━━━━━ INFORMATION SUPPLIED ━━━━━
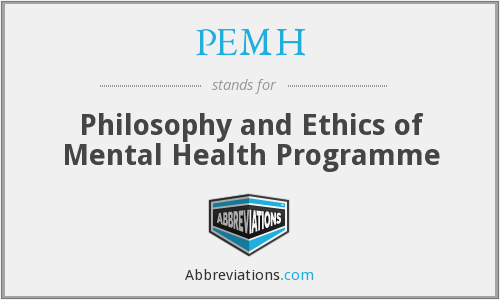 What does PEMH stand for?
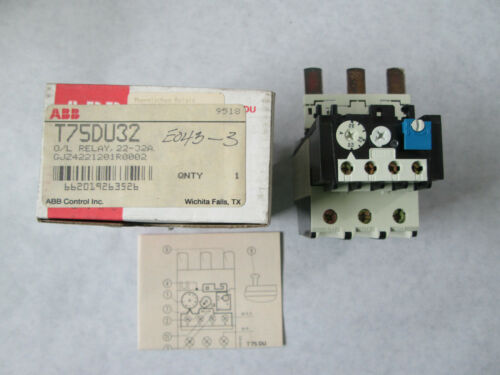 New  ABB T75 DU 32 Overload Relay (22 to 32 Amp)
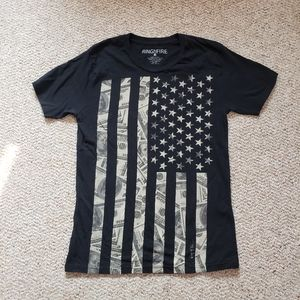 Ring of Fire America Flag Money Shirt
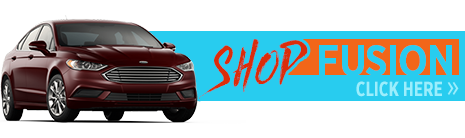 Shop for a New Ford Fusion at Eddy's Ford in Wichita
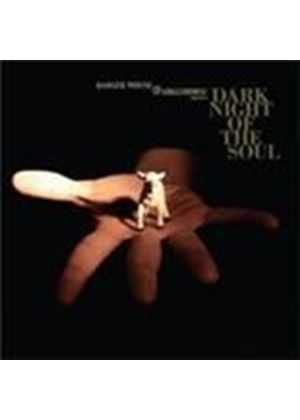 Danger Mouse & Sparklehorse - Dark Night Of The Soul (Music CD)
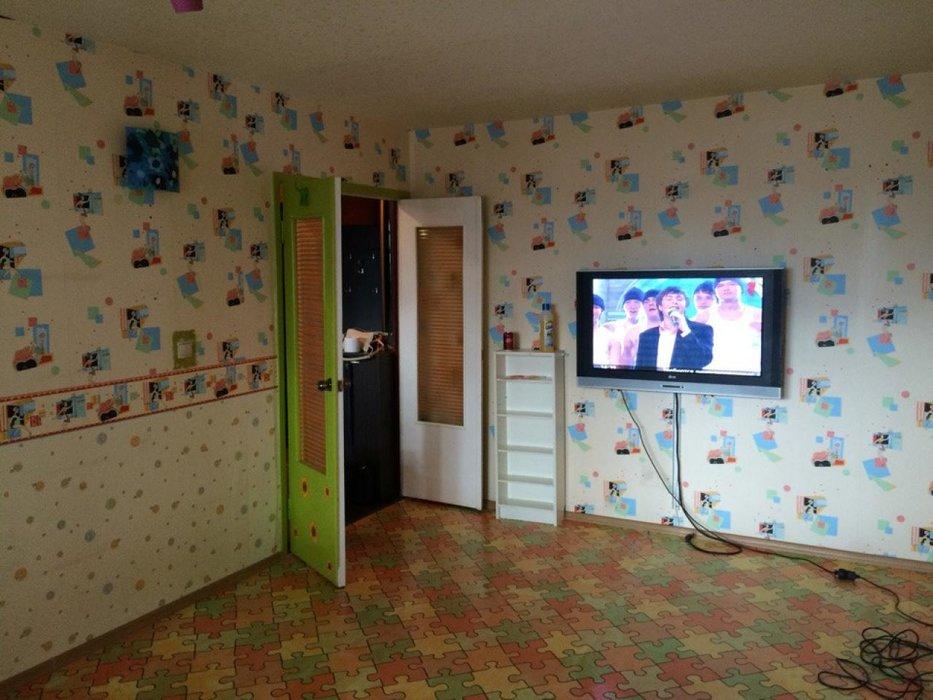 Екатеринбург, ул. Бебеля, 126 (Заречный) - фото квартиры (1)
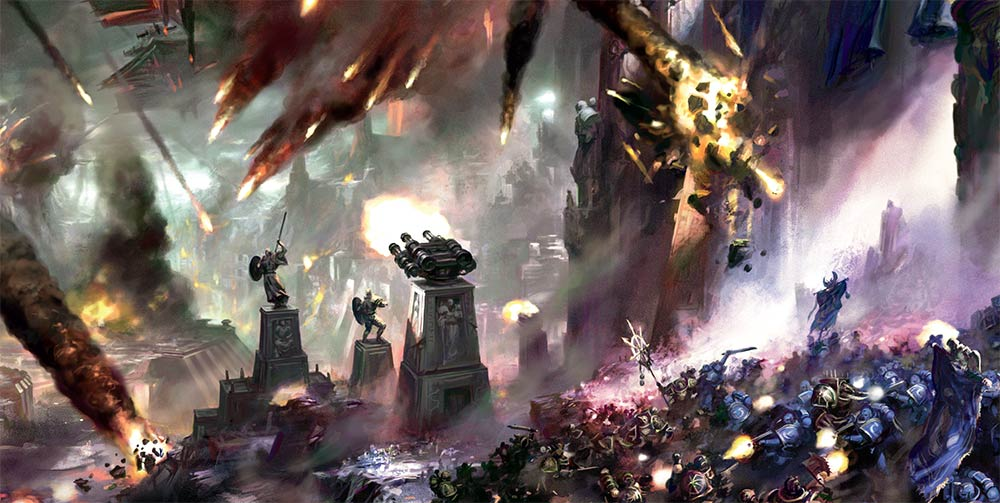 40K: Bring On The Chapter Approved Apocalypse - Bell of Lost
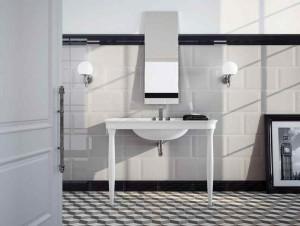 Фото плитки кабанчик в интерьере ванной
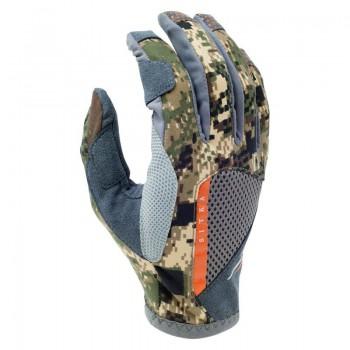 Перчатки Sitka Shooter Ground Forest - купить (заказать), узнать цену - Охотничий супермаркет Стрелец г. Екатеринбург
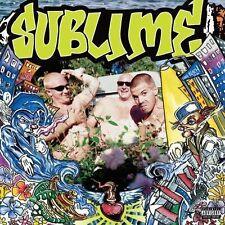 Sublime - Second Hand Smoke [New Vinyl] Explicit, Gatefold LP Jacket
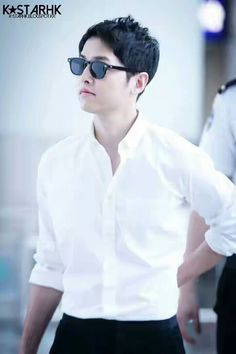 Oppa...white suits you
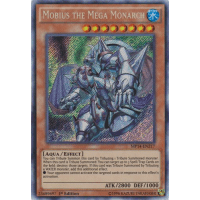 Mobius the Mega Monarch Thumb Nail
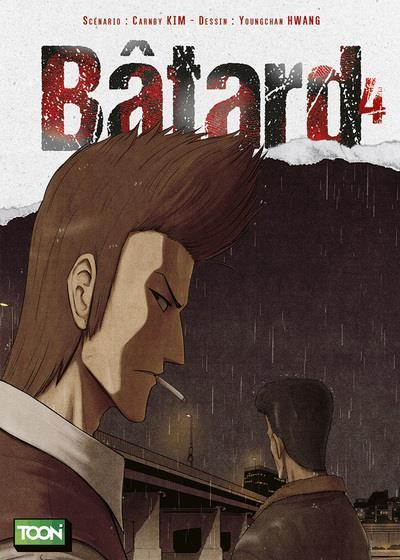 BATARD T.4 CARNBY, KIM  KI-OON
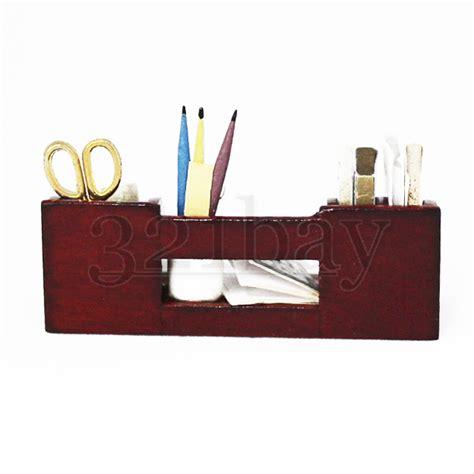 office desk pen holder 1to12 wooden miniature office desk accessories scissors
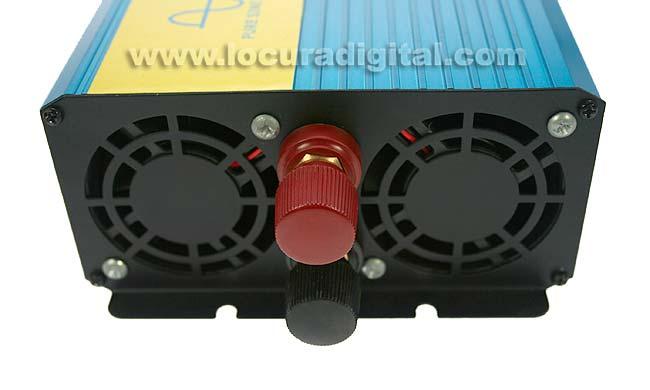 PSI200012 DCU Inversor 12 volts DC a 220 volt AC,2.000 wats. Onda Senoidal Pura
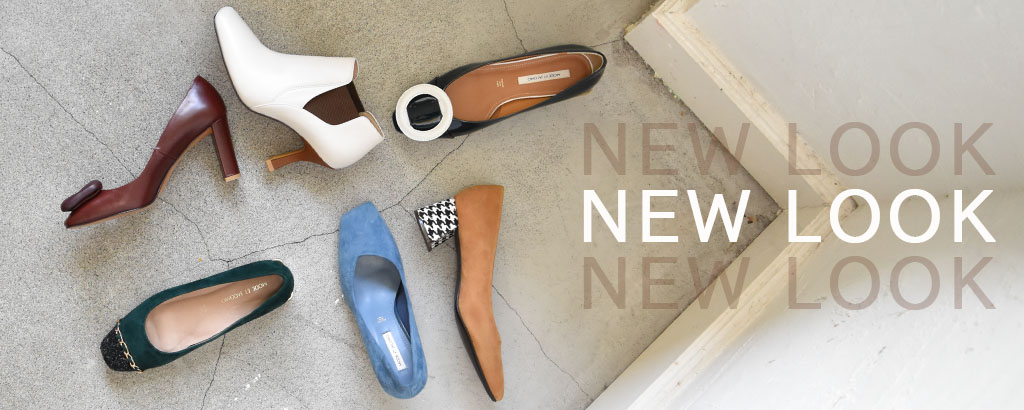 Feature_21awnewlook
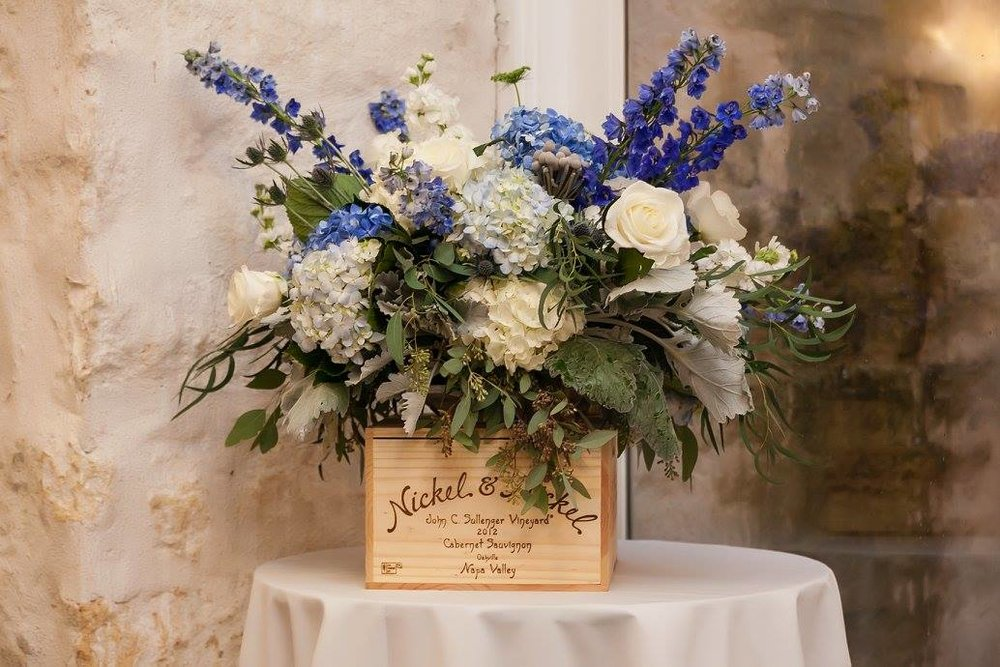 Ceremony Stage Flowers.jpg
━━━━━
> EXERCISE DIRECTIONS:
Repeat word for word, leaving out the pictures, each line of the records from the line that holds "Перчатки Sitka Shooter" through the final one.

> REPLY TO THE TASK:
 Перчатки Sitka Shooter Ground Forest - купить (заказать), узнать цену - Охотничий супермаркет Стрелец г. Екатеринбург
 Sublime - Second Hand Smoke [New Vinyl] Explicit, Gatefold LP Jacket
 Oppa...white suits you
 Mobius the Mega Monarch Thumb Nail
 BATARD T.4 CARNBY, KIM  KI-OON
 office desk pen holder 1to12 wooden miniature office desk accessories scissors
 PSI200012 DCU Inversor 12 volts DC a 220 volt AC,2.000 wats. Onda Senoidal Pura
 Feature_21awnewlook
 Ceremony Stage Flowers.jpg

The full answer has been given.